Your assignment: Copy out the text of every entry below word for word, one line per entry, and leave the pictures out.

Top of Data for review

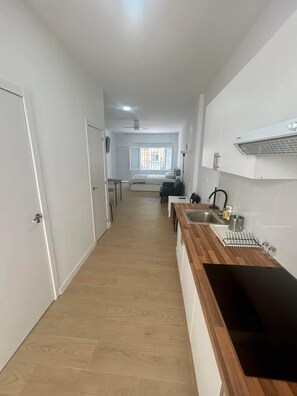 Een smalle gang die leidt naar een slaapkamer met een bed, een raam en een kitchenette met een spoelbak en fornuis.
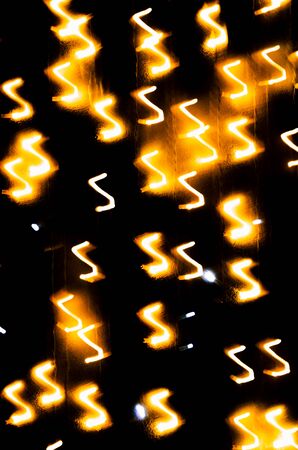 Festive abstract textured background. Yellow lights on black. Christmas lights.の写真素材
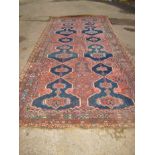 A large Persian hand woven wool rug, approx size 14ft x 7ft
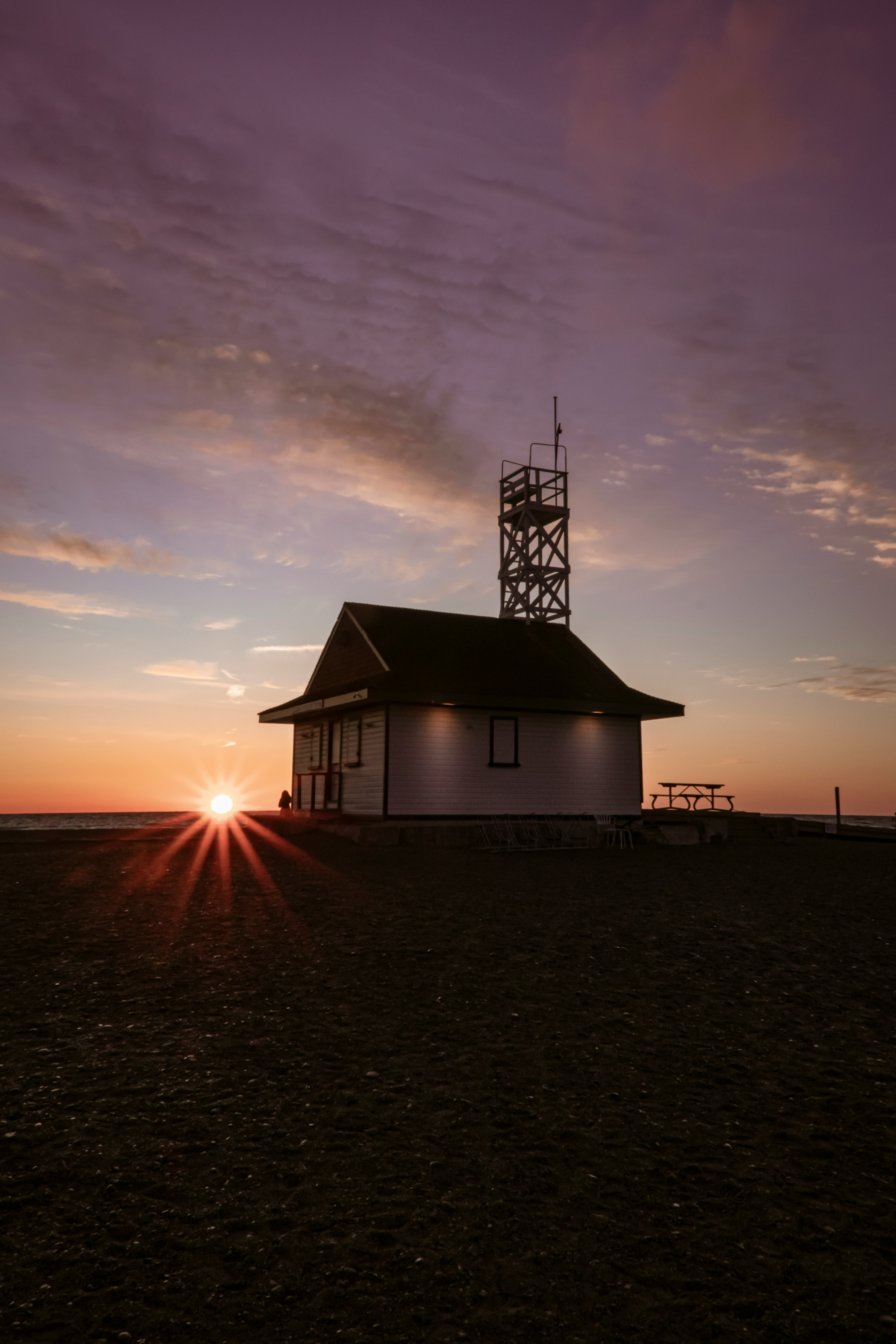 brown house with metal tower during golden hour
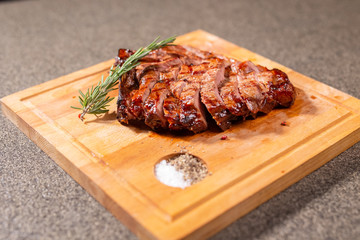 food, delicious and craft concept - cutting horse meat steak on wooden desk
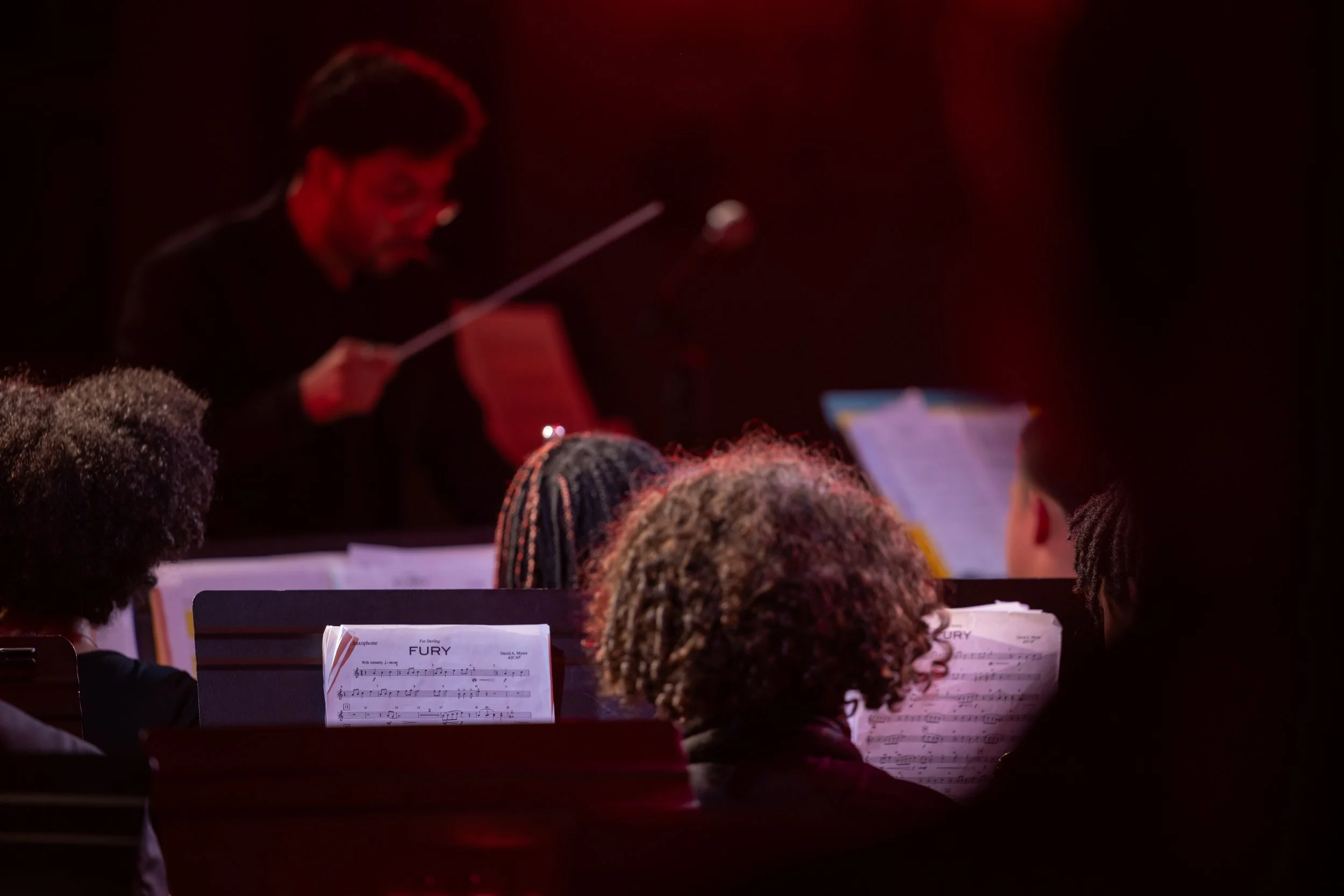middle school students perform in band concert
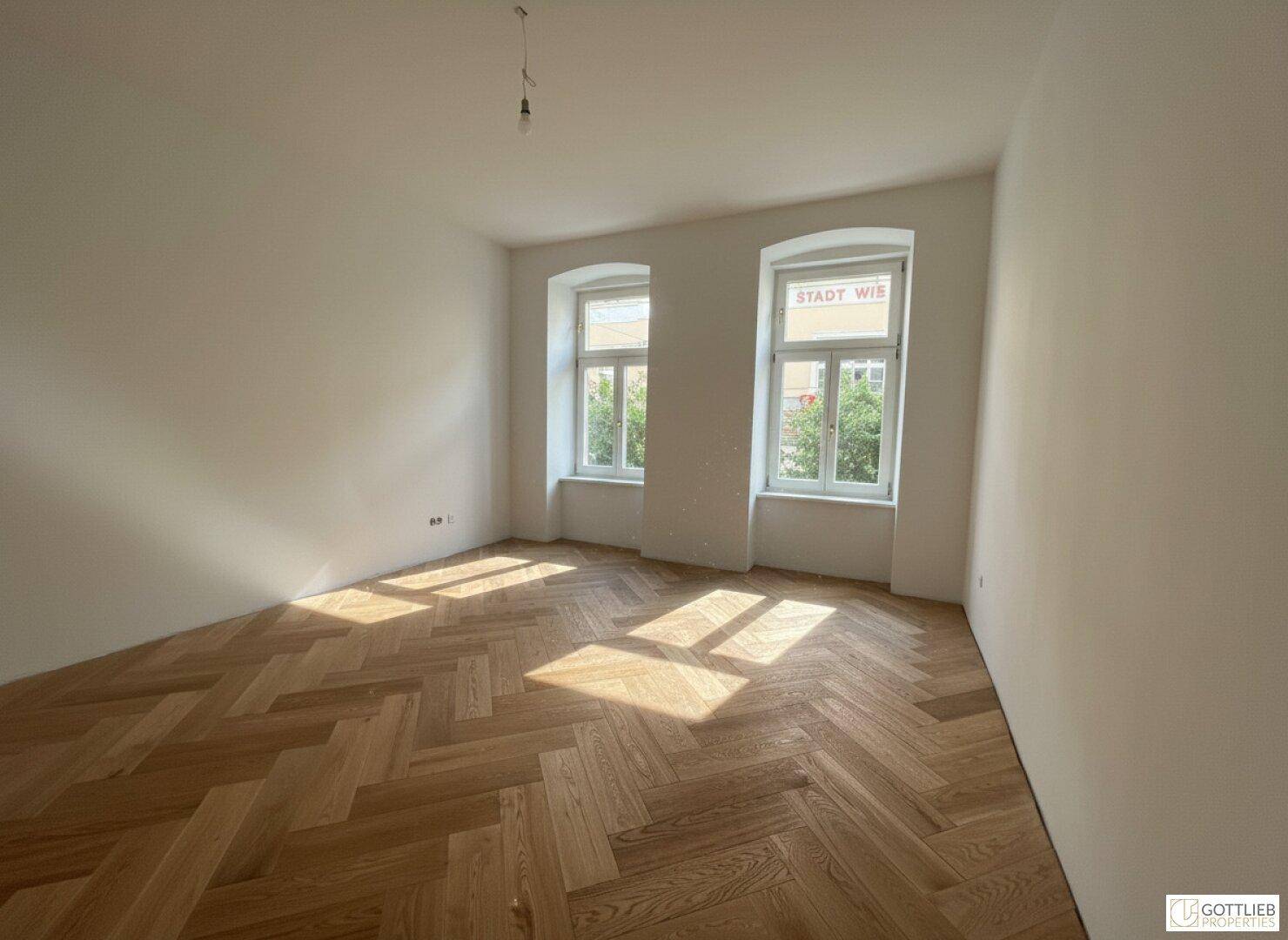 Heller Raum mit Fischgrätparkett und zwei Fenstern, die den Raum mit natürlichem Licht füllen.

Bottom of Data for review

Output:
 Een smalle gang die leidt naar een slaapkamer met een bed, een raam en een kitchenette met een spoelbak en fornuis.
 Festive abstract textured background. Yellow lights on black. Christmas lights.の写真素材
 A large Persian hand woven wool rug, approx size 14ft x 7ft
 brown house with metal tower during golden hour
 food, delicious and craft concept - cutting horse meat steak on wooden desk
middle school students perform in band concert
 Heller Raum mit Fischgrätparkett und zwei Fenstern, die den Raum mit natürlichem Licht füllen.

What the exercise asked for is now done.